------ DATASET CONTENT ------

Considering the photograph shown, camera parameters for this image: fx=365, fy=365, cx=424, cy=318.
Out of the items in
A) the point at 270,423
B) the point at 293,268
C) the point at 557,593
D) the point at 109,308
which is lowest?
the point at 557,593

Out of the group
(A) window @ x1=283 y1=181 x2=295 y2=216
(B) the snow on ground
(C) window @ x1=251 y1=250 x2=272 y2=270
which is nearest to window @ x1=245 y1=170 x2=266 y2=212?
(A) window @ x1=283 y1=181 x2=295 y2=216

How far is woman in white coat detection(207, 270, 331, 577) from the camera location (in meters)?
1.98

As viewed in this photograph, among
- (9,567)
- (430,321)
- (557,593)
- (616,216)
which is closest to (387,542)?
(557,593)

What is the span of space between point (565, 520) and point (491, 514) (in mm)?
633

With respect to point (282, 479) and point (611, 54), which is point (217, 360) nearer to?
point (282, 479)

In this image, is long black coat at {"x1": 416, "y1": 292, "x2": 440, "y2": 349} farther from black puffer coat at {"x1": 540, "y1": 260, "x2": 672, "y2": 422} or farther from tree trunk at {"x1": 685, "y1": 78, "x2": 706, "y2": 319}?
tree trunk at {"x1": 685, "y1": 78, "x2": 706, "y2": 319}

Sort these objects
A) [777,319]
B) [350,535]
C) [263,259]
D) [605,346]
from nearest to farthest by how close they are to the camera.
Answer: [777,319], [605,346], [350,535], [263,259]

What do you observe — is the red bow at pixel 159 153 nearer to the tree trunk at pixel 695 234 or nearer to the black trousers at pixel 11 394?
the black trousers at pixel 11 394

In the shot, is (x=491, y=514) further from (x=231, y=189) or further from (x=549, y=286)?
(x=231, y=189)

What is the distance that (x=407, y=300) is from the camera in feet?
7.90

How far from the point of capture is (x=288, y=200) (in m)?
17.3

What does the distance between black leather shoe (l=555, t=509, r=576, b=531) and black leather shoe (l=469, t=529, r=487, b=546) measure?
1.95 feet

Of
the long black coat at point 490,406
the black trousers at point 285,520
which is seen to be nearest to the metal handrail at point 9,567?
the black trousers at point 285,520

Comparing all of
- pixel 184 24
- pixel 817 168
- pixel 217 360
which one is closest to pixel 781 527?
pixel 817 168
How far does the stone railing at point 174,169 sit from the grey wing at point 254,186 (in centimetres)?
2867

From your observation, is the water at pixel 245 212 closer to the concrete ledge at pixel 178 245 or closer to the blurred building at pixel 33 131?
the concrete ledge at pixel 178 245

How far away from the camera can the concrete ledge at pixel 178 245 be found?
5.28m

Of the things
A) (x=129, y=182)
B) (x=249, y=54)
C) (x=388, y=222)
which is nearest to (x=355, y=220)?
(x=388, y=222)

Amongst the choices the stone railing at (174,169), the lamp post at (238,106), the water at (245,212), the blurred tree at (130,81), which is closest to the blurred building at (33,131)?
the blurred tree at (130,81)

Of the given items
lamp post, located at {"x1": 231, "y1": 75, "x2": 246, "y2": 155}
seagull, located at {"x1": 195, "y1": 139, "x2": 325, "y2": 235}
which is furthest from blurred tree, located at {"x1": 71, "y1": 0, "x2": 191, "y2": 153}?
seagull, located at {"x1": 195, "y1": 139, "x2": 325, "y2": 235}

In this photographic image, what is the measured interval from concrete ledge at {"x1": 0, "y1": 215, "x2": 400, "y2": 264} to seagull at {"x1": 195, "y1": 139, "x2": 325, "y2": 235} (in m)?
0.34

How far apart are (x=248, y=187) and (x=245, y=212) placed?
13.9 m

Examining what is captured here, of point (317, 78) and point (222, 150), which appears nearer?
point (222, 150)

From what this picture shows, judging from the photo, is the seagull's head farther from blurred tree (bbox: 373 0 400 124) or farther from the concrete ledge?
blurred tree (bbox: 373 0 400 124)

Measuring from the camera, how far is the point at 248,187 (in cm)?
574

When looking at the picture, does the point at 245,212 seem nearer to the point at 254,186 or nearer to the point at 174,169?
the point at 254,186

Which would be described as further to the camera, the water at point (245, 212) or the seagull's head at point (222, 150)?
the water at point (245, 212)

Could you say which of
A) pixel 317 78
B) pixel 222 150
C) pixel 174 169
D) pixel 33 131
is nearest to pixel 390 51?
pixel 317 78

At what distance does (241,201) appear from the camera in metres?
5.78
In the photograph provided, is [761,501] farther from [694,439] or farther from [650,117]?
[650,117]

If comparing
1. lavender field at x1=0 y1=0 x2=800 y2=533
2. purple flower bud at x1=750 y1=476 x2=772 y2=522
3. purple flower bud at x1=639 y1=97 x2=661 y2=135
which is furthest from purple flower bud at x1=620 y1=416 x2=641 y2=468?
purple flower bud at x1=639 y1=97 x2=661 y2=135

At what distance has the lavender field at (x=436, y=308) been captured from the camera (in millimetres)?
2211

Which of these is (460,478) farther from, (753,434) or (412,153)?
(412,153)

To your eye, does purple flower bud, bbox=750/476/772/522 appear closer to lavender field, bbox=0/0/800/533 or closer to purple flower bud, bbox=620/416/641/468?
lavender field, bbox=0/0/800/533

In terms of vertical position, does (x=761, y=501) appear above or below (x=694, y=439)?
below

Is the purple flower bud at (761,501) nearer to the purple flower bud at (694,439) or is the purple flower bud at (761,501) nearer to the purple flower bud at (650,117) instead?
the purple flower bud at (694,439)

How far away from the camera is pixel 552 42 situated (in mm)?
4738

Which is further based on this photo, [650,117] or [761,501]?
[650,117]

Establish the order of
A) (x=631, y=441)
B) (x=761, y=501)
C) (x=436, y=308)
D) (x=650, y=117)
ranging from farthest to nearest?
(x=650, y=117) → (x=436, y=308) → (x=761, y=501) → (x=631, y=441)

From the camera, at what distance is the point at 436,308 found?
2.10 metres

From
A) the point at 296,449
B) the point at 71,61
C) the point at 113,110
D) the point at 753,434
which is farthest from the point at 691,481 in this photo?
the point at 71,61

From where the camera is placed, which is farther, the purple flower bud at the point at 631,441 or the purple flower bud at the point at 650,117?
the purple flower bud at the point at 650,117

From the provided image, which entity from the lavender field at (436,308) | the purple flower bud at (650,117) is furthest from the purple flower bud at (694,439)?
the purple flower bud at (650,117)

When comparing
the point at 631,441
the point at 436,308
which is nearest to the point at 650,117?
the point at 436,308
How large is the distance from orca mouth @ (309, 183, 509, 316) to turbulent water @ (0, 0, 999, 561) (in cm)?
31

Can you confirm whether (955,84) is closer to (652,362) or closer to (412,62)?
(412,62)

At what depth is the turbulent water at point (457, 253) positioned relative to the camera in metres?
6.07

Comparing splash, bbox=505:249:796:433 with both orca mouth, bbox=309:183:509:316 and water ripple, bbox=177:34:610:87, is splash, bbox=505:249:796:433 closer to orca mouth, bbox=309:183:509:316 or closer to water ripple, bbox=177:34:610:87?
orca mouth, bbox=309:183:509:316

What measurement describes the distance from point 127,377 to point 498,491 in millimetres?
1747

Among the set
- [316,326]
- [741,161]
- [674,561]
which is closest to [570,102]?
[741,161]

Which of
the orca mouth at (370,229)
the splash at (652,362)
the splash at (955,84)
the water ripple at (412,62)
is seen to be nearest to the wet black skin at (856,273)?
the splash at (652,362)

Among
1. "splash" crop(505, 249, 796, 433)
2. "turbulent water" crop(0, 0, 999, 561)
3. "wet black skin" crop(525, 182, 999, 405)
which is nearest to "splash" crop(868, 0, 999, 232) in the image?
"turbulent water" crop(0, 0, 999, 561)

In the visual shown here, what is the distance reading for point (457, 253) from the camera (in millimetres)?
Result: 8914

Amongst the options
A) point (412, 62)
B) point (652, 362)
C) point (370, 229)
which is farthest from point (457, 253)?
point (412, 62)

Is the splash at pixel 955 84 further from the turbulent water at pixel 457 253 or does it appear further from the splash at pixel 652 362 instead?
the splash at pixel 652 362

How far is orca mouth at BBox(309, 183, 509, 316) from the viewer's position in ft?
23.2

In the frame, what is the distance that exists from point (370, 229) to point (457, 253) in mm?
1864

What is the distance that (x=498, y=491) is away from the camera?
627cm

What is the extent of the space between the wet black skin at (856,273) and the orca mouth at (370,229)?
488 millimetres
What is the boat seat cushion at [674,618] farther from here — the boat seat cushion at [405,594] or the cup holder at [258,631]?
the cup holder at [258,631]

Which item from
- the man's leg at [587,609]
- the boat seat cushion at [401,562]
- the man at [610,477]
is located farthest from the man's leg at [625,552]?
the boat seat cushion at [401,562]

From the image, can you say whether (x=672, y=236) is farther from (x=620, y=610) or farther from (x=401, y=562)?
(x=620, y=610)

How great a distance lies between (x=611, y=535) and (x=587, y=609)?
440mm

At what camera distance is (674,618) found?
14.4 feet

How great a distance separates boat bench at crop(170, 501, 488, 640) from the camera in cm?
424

------

### TASK DIRECTIONS
Can you render the entries from the line containing "From the image, can" through the end of the entries, both included, as a two-column CSV with the headers entry and answer? Give one row per entry, with its text and its answer each in a single quoted field and any line breaks replaced by spaces.

### WRITTEN ANSWER
entry,answer
"From the image, can you say whether (x=672, y=236) is farther from (x=620, y=610) or farther from (x=401, y=562)?","(x=620, y=610)"
"How great a distance lies between (x=611, y=535) and (x=587, y=609)?","440mm"
"At what camera distance is (674,618) found?","14.4 feet"
"How great a distance separates boat bench at crop(170, 501, 488, 640) from the camera in cm?","424"